#### What the task requires
All entries given below are to be returned word for word.

#### Record set

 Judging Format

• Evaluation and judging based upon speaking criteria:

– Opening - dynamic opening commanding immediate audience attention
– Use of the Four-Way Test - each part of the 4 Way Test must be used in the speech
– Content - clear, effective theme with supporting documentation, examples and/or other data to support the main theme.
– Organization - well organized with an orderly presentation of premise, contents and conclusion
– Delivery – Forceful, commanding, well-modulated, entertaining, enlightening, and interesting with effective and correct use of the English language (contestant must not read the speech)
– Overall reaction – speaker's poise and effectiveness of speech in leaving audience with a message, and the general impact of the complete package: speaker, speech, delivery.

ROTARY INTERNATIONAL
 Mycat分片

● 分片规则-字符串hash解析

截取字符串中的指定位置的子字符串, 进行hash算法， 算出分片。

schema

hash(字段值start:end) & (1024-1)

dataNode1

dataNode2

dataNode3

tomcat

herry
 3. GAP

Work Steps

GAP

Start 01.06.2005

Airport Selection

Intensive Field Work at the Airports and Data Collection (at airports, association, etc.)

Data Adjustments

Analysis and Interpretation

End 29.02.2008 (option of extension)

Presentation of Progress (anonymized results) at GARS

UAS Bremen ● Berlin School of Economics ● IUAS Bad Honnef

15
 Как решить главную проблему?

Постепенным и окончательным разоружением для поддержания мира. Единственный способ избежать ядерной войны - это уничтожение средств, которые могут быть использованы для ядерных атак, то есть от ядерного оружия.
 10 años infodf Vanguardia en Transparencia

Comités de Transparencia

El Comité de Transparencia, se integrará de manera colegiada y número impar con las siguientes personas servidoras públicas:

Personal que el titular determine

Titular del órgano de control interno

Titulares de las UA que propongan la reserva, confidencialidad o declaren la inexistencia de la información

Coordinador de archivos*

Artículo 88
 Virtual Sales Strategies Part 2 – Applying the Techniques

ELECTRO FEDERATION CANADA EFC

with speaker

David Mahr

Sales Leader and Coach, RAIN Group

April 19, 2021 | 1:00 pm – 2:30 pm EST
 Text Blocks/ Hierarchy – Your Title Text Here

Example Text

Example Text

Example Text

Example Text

#### Result for this exercise
 Judging Format

• Evaluation and judging based upon speaking criteria:

– Opening - dynamic opening commanding immediate audience attention
– Use of the Four-Way Test - each part of the 4 Way Test must be used in the speech
– Content - clear, effective theme with supporting documentation, examples and/or other data to support the main theme.
– Organization - well organized with an orderly presentation of premise, contents and conclusion
– Delivery – Forceful, commanding, well-modulated, entertaining, enlightening, and interesting with effective and correct use of the English language (contestant must not read the speech)
– Overall reaction – speaker's poise and effectiveness of speech in leaving audience with a message, and the general impact of the complete package: speaker, speech, delivery.

ROTARY INTERNATIONAL
 Mycat分片

● 分片规则-字符串hash解析

截取字符串中的指定位置的子字符串, 进行hash算法， 算出分片。

schema

hash(字段值start:end) & (1024-1)

dataNode1

dataNode2

dataNode3

tomcat

herry
 3. GAP

Work Steps

GAP

Start 01.06.2005

Airport Selection

Intensive Field Work at the Airports and Data Collection (at airports, association, etc.)

Data Adjustments

Analysis and Interpretation

End 29.02.2008 (option of extension)

Presentation of Progress (anonymized results) at GARS

UAS Bremen ● Berlin School of Economics ● IUAS Bad Honnef

15
 Как решить главную проблему?

Постепенным и окончательным разоружением для поддержания мира. Единственный способ избежать ядерной войны - это уничтожение средств, которые могут быть использованы для ядерных атак, то есть от ядерного оружия.
 10 años infodf Vanguardia en Transparencia

Comités de Transparencia

El Comité de Transparencia, se integrará de manera colegiada y número impar con las siguientes personas servidoras públicas:

Personal que el titular determine

Titular del órgano de control interno

Titulares de las UA que propongan la reserva, confidencialidad o declaren la inexistencia de la información

Coordinador de archivos*

Artículo 88
 Virtual Sales Strategies Part 2 – Applying the Techniques

ELECTRO FEDERATION CANADA EFC

with speaker

David Mahr

Sales Leader and Coach, RAIN Group

April 19, 2021 | 1:00 pm – 2:30 pm EST
 Text Blocks/ Hierarchy – Your Title Text Here

Example Text

Example Text

Example Text

Example Text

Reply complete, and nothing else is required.